● **PROBLEM DESCRIPTION**
The required output is the exact sequence of lines from the line holding "1. Mount the" to the end of the records, inclusive.

◇ ◇ ◇ ◇ ◇ ◇ ◇

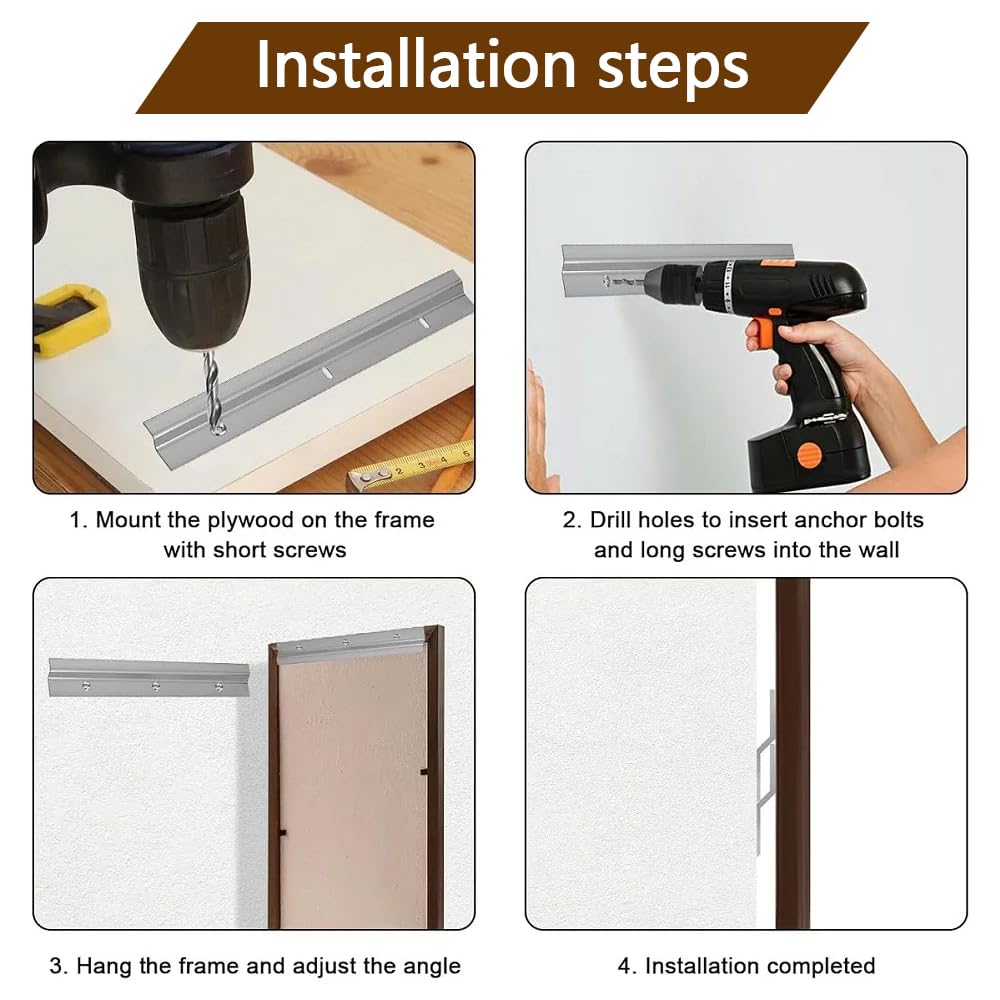 Installation steps

1. Mount the plywood on the frame with short screws

2. Drill holes to insert anchor bolts and long screws into the wall

3. Hang the frame and adjust the angle

4. Installation completed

◇ ◇ ◇ ◇ ◇ ◇ ◇

● **SOLUTION TO THE PROBLEM**
1. Mount the plywood on the frame with short screws

2. Drill holes to insert anchor bolts and long screws into the wall

3. Hang the frame and adjust the angle

4. Installation completed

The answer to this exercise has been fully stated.